From a distance one of Kirkland Smith’s assemblages looks like a large oil painting of a famous blonde bombshell. But as you move closer, a strange melding of smaller objects begins to emerge – a collage of various colored plastic pieces that were carefully placed to create a larger picture of Marilyn Monroe. An old crème–colored hairdryer helps create a curl in her hair, plastic rings from beverage containers lend the sparkle to her eyes while a pair of mascara tubes fill out her plump red lips.
Smith’s newly–found passion for assemblage art from disposable objects stems from an environmental art contest called “Vanishing Landscapes” that she entered not long ago. “I began looking around Columbia for landscapes,” she said. “What I noticed everywhere was trash. Even at nice parks there was garbage shoved up under bushes. So I got really upset. I wanted to draw attention to this.”
Although she is a classically trained painter, Smith did not want to paint trash. So she came up with the concept of using trash as “paint.” For her first piece “Unfortunate Inheritance” she entered into the contest, she came up with a list of items she thought she could use and asked family and neighbors to set aside the trash items for her work.
What emerged was a large assemblage profile portrait of one of her sons – that Smith felt could represent any child and help highlight the volume of trash that is left behind by our consumerist society. “Most of this stuff is not recyclable even though it is plastic,” the mother of four said. “It will just end up in landfills.”
Smith works from her studio space at Gallery 80808 in the Vista, where she has amassed a wall of tubs filled with color–coordinated plastic garbage.
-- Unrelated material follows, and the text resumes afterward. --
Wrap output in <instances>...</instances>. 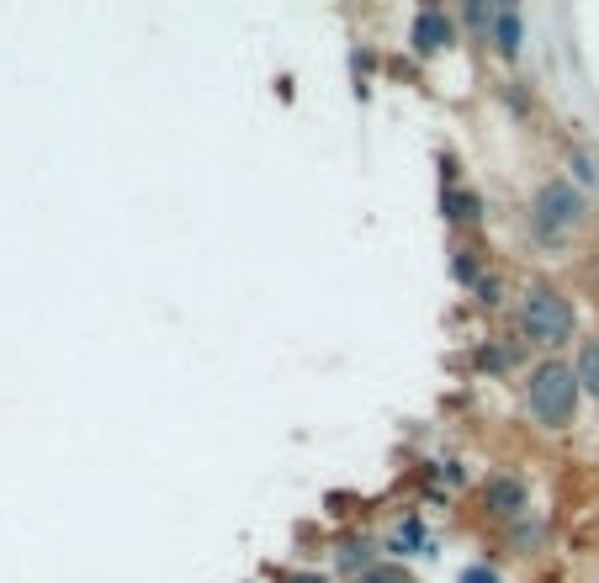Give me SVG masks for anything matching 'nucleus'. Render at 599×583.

So far she has created six pieces that she hopes to include in a show next fall. “I want to create a body of work that will bring some awareness to this issue of trash,” she said.
The process of creating one of her assemblages is labor–intensive. It took her four months to complete the portrait of Marilyn. Mostly it was a challenge to find garbage that was the right color to represent Monroe’s platinum blonde hair and pale skin. She does not like to paint the plastic or alter the components much, which makes the whole process like “putting together a puzzle.”
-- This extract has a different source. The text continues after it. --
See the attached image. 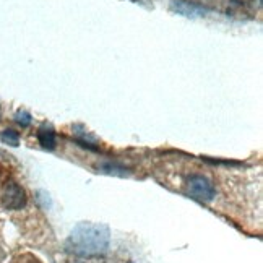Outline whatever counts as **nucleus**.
I'll use <instances>...</instances> for the list:
<instances>
[{"instance_id": "obj_6", "label": "nucleus", "mask_w": 263, "mask_h": 263, "mask_svg": "<svg viewBox=\"0 0 263 263\" xmlns=\"http://www.w3.org/2000/svg\"><path fill=\"white\" fill-rule=\"evenodd\" d=\"M0 138H2L4 143H7L10 146H18V143H20V137L15 130H4L2 134H0Z\"/></svg>"}, {"instance_id": "obj_4", "label": "nucleus", "mask_w": 263, "mask_h": 263, "mask_svg": "<svg viewBox=\"0 0 263 263\" xmlns=\"http://www.w3.org/2000/svg\"><path fill=\"white\" fill-rule=\"evenodd\" d=\"M174 12L184 15V16H203L206 12H210L208 8L201 7L198 4H194V2H189V0H173V4H171Z\"/></svg>"}, {"instance_id": "obj_7", "label": "nucleus", "mask_w": 263, "mask_h": 263, "mask_svg": "<svg viewBox=\"0 0 263 263\" xmlns=\"http://www.w3.org/2000/svg\"><path fill=\"white\" fill-rule=\"evenodd\" d=\"M15 120L16 122L22 125V127H26V125H29L31 124V116H29L26 110H18L16 112V116H15Z\"/></svg>"}, {"instance_id": "obj_5", "label": "nucleus", "mask_w": 263, "mask_h": 263, "mask_svg": "<svg viewBox=\"0 0 263 263\" xmlns=\"http://www.w3.org/2000/svg\"><path fill=\"white\" fill-rule=\"evenodd\" d=\"M37 140H39V145H41L43 148H46V149H54L55 148V143H57L54 128L50 127V125L39 127V130H37Z\"/></svg>"}, {"instance_id": "obj_2", "label": "nucleus", "mask_w": 263, "mask_h": 263, "mask_svg": "<svg viewBox=\"0 0 263 263\" xmlns=\"http://www.w3.org/2000/svg\"><path fill=\"white\" fill-rule=\"evenodd\" d=\"M0 203L7 210H20L26 205V194L16 182H8L0 192Z\"/></svg>"}, {"instance_id": "obj_3", "label": "nucleus", "mask_w": 263, "mask_h": 263, "mask_svg": "<svg viewBox=\"0 0 263 263\" xmlns=\"http://www.w3.org/2000/svg\"><path fill=\"white\" fill-rule=\"evenodd\" d=\"M187 192L192 198H195L198 201H211L215 198V187L203 176L190 177L187 184Z\"/></svg>"}, {"instance_id": "obj_1", "label": "nucleus", "mask_w": 263, "mask_h": 263, "mask_svg": "<svg viewBox=\"0 0 263 263\" xmlns=\"http://www.w3.org/2000/svg\"><path fill=\"white\" fill-rule=\"evenodd\" d=\"M110 234L109 229L96 222H80L67 239L68 252L78 257L103 255L109 249Z\"/></svg>"}]
</instances>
Smith begins with a photograph or painting as a reference point from which to sketch the base picture. Once that is finished, she places the painting flat on the floor and from her standing vantage point begins placing the pieces in the base layer. The space at Gallery 80808 really allows her to spread out – a challenge she initially faced when trying to create in her dining room.
She continually accepts donations from neighbors and friends at her church. “My mother is one of my biggest donors,” she said with a laugh. “She’ll even go out on recycling days and collect tops off things.” Her fellow artists at the gallery often pitch in by bringing odds and ends by her studio. “I still get excited when I get a bag of trash from someone!”